= EXTRAIT FOURNI =
::::::::
Enquête et opérations policières
La police fédérale belge a mené dix-huit perquisitions principalement à Bruxelles et à Louvain et procédé à huit interpellations dans le cadre d'une enquête sur un projet présumé visant le procureur du Roi de Bruxelles, Julien Moinil. Les interpellations ont été effectuées au terme d'une phase d'investigation conduite par la police judiciaire fédérale de Bruxelles et suivie par le parquet fédéral. Les personnes interpellées faisaient l'objet d'auditions et l'enquête se poursuit afin de déterminer la réalité et l'ampleur du projet allégué.
Profil des suspects
Le parquet indique que les principaux suspects présentent des antécédents judiciaires liés au trafic de drogues organisé et seraient actifs au sein de milieux criminels liés à la communauté albanaise. Aucune identité n'a été rendue publique dans les communiqués disponibles. Un juge d'instruction est saisi pour décider des suites judiciaires et des éventuelles mesures de détention.
Mesures de protection du procureur
Julien Moinil, nommé à la tête du parquet de Bruxelles en janvier 2025, est placé sous protection policière depuis l'alerte signalée en juillet. Le niveau de menace a été évalué par les autorités compétentes et les mesures de protection sont gérées de manière confidentielle par les services chargés de la sécurité des personnes exposées.
Contexte sécuritaire et judiciaire
Le parquet rapproche l'affaire de la lutte contre le narcotrafic, activité sur laquelle le parquet de Bruxelles a adopté une stratégie judiciaire marquée. La capitale enregistre des épisodes de violence armée liés à des réseaux de trafiquants. Des données policières récentes mentionnent un nombre significatif d'incidents par arme à feu dans le bilan annuel et pluriannuel, élément repris par les autorités pour situer le contexte des investigations.
::::::::
= DONNÉES FOURNIES =
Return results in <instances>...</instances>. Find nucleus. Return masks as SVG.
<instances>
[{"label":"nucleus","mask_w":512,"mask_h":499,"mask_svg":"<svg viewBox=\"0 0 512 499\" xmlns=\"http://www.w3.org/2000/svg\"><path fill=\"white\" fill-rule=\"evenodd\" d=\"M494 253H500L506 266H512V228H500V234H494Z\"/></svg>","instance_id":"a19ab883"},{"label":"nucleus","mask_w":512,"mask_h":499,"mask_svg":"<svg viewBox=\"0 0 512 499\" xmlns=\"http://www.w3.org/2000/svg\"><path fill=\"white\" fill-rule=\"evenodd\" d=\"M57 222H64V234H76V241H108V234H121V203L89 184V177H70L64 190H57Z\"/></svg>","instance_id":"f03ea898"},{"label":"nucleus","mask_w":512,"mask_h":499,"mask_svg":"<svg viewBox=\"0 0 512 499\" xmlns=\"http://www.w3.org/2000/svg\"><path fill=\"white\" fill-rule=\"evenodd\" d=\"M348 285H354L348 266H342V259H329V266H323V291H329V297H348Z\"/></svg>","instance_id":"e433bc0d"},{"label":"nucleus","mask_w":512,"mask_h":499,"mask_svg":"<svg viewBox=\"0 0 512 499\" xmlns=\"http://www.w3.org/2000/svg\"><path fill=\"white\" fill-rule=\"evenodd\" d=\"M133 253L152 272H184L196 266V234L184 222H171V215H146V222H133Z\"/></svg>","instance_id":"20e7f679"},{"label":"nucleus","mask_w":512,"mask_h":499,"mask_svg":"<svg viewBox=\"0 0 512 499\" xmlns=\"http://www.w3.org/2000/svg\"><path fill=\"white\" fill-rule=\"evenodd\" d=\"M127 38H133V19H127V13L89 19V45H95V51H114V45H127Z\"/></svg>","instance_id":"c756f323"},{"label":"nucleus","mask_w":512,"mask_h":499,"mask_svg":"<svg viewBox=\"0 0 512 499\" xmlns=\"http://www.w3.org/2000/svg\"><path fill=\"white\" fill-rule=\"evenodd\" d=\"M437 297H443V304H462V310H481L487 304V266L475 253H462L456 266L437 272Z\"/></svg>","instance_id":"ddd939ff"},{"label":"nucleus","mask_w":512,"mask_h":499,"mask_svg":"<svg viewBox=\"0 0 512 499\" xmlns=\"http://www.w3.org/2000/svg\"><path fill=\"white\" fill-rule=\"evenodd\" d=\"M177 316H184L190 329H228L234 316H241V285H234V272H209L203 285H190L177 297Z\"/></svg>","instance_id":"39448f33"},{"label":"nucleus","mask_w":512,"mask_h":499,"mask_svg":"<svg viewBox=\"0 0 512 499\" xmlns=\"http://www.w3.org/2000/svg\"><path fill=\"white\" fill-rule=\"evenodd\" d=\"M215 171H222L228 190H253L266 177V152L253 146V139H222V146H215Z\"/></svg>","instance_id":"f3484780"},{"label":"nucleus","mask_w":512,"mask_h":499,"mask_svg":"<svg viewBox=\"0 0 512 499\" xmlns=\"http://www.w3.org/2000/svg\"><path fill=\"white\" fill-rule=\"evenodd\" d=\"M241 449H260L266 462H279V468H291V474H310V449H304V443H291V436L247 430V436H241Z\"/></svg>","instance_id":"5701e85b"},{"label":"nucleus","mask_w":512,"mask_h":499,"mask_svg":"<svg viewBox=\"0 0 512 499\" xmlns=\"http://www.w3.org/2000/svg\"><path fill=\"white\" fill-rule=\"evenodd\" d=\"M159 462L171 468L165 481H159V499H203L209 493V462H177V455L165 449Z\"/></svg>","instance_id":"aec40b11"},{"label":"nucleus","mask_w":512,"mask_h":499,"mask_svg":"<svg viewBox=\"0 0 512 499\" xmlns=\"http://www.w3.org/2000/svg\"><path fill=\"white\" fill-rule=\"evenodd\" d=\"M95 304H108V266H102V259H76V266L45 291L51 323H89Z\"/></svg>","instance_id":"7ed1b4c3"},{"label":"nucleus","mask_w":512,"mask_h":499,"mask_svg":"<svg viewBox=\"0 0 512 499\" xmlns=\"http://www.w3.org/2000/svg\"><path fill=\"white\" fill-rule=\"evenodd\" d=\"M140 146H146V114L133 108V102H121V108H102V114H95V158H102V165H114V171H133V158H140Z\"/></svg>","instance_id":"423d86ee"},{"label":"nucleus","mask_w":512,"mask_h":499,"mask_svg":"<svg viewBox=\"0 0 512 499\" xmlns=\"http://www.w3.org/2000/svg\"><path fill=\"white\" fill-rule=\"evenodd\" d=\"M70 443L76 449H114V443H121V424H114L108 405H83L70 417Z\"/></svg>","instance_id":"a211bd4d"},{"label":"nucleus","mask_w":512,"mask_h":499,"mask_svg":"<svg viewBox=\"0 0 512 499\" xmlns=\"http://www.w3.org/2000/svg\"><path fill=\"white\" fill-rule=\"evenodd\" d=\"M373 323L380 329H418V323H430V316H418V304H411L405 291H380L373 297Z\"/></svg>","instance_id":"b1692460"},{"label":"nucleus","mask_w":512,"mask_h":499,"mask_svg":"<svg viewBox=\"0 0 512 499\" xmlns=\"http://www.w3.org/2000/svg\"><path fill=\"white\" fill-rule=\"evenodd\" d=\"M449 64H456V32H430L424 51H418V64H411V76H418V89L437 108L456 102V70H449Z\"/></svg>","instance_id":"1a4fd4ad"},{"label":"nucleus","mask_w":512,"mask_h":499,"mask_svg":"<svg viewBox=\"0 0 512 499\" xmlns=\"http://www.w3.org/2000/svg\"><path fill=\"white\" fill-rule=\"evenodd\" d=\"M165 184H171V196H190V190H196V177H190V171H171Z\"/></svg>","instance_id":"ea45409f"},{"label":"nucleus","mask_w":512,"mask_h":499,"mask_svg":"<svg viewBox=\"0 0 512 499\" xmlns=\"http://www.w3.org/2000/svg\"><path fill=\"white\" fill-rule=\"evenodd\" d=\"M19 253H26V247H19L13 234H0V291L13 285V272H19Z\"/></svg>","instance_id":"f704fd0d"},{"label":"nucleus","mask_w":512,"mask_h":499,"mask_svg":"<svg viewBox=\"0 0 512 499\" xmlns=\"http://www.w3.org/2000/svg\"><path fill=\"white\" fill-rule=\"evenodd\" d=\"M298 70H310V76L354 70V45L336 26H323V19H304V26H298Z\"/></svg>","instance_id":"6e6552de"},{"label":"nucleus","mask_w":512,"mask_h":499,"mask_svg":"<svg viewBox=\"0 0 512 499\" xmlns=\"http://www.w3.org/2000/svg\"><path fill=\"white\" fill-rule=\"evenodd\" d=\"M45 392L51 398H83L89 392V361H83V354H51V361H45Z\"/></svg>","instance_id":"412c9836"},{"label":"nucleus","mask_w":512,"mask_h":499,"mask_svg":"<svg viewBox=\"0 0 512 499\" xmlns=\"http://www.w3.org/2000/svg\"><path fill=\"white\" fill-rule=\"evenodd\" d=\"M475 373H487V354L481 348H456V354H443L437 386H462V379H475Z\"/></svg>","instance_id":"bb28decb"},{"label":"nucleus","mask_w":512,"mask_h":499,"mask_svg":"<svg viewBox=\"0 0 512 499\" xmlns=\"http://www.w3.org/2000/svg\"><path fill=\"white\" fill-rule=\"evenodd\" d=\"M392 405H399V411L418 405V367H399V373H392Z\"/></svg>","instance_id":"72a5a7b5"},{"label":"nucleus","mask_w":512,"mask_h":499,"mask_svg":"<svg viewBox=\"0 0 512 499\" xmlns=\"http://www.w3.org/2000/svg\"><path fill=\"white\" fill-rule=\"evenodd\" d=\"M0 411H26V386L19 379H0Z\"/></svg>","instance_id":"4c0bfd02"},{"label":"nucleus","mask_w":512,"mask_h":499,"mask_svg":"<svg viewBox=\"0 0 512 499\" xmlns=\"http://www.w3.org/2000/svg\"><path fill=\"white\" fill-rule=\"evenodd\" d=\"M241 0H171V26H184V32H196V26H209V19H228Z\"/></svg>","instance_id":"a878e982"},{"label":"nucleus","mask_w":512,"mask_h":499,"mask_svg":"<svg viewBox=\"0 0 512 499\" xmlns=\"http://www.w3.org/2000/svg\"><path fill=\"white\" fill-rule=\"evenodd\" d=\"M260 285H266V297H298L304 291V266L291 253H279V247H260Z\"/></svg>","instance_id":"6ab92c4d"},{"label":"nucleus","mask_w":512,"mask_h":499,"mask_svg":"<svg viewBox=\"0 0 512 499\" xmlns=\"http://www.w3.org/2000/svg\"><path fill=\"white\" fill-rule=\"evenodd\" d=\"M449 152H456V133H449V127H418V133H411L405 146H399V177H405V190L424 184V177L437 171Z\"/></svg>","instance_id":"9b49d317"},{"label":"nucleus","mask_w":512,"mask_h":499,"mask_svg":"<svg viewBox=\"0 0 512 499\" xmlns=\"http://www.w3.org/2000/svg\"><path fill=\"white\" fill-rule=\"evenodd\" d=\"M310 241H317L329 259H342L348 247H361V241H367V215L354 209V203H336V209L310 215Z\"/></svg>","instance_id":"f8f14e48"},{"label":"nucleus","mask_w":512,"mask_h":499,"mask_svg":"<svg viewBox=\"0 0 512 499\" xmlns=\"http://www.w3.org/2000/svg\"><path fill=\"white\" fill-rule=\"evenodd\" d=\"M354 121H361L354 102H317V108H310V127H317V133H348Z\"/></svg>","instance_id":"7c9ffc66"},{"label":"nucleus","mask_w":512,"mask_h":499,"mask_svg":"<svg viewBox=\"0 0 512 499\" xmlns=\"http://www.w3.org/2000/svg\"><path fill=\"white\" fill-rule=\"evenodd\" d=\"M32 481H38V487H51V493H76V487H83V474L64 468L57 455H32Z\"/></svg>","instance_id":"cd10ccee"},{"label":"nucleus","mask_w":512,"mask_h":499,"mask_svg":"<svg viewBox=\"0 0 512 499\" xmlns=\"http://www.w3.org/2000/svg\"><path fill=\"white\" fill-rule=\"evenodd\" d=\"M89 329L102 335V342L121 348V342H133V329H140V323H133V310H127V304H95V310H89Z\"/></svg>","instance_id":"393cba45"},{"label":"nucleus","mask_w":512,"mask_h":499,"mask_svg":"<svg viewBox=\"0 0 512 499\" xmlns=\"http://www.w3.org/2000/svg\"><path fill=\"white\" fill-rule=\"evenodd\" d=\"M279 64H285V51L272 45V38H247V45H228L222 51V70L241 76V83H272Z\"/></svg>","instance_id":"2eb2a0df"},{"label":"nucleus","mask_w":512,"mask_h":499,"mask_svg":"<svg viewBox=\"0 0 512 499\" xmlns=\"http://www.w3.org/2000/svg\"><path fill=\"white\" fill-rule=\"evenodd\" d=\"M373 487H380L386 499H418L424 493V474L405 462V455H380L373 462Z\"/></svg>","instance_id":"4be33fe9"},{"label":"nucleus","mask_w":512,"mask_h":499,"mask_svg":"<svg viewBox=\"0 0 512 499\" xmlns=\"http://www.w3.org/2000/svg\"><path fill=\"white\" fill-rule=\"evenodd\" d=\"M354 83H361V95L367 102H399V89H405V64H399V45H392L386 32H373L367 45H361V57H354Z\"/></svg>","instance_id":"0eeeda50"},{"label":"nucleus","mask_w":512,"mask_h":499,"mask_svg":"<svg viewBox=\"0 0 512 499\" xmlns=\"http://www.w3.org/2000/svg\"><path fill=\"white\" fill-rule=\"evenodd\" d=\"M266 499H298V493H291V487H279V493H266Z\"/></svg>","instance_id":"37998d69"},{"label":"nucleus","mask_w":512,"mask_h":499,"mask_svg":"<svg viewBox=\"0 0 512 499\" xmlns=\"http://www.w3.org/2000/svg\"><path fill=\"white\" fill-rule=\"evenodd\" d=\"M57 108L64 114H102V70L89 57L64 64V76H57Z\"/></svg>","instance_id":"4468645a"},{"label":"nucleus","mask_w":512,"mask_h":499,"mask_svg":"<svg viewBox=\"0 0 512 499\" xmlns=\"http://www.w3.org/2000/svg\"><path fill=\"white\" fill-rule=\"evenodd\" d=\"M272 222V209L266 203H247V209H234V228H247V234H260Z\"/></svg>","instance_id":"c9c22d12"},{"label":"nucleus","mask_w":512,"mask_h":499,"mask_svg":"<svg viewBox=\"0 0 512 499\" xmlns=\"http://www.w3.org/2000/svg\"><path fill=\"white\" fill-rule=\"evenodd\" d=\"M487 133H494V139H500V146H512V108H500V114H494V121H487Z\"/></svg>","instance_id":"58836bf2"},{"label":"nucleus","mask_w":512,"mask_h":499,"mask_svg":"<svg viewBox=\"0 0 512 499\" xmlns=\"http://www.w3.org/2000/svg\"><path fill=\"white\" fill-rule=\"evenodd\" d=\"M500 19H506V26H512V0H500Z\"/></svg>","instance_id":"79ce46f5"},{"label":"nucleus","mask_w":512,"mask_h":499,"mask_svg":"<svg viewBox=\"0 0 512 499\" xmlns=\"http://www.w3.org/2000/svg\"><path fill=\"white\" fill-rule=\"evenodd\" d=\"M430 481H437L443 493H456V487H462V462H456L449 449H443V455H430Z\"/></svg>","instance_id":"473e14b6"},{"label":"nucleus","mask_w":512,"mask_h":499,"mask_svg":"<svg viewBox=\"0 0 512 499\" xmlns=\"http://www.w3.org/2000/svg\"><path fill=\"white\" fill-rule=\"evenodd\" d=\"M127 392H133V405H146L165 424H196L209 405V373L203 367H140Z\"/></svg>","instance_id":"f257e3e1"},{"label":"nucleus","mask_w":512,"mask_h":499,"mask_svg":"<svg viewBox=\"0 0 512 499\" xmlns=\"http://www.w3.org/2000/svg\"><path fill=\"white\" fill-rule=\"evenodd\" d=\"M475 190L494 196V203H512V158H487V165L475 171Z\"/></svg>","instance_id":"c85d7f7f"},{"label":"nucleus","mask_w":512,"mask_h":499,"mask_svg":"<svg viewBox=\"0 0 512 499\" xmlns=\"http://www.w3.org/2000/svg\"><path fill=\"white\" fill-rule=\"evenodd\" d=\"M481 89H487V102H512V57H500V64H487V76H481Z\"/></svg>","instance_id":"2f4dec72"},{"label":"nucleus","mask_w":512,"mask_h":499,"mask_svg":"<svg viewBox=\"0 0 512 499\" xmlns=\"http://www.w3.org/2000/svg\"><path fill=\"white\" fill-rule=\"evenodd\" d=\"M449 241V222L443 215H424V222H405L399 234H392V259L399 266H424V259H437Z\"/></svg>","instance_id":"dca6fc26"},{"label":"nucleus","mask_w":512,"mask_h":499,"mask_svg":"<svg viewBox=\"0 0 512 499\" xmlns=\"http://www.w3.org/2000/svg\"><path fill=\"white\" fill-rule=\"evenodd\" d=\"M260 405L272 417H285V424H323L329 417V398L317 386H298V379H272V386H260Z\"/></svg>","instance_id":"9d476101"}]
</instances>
::::::::
= PROBLÈMES ET EXERCICES =
**1)** Pouvez-vous recopier fidèlement le passage de l'article sur le projet visant Julien Moinil qui va de « Enquête et opérations » à « du projet allégué. » ?
**2)** Pouvez-vous prolonger l'article sur le projet visant Julien Moinil en reprenant après sa dernière phrase ?
Le matériel n'a aucun lien avec l'article sur le projet visant Julien Moinil.

= RÉPONSES PAR EXERCICE =
**1)**
Enquête et opérations policières
La police fédérale belge a mené dix-huit perquisitions principalement à Bruxelles et à Louvain et procédé à huit interpellations dans le cadre d'une enquête sur un projet présumé visant le procureur du Roi de Bruxelles, Julien Moinil. Les interpellations ont été effectuées au terme d'une phase d'investigation conduite par la police judiciaire fédérale de Bruxelles et suivie par le parquet fédéral. Les personnes interpellées faisaient l'objet d'auditions et l'enquête se poursuit afin de déterminer la réalité et l'ampleur du projet allégué.

**2)**
Suites judiciaires et initiatives politiques
L'enquête poursuit des investigations techniques et judiciaires. Le parquet a indiqué la nécessité de renforcer la protection des magistrats et des forces de l'ordre, et des travaux législatifs visant à adapter les dispositifs de protection ont été annoncés par les autorités. Des propositions politiques ont également été exprimées, parmi lesquelles l'intention d'utiliser des moyens militaires pour appuyer les forces de l'ordre dans des opérations contre la criminalité non liée au terrorisme.
Situation actuelle
L'enquête est active et le parquet rappelle qu'à ce stade il n'est pas possible de confirmer ou d'exclure définitivement l'existence d'un complot. Les autorités judiciaires continueront les investigations et le juge d'instruction décidera des mesures à prendre à l'issue des auditions et des actes d'instruction.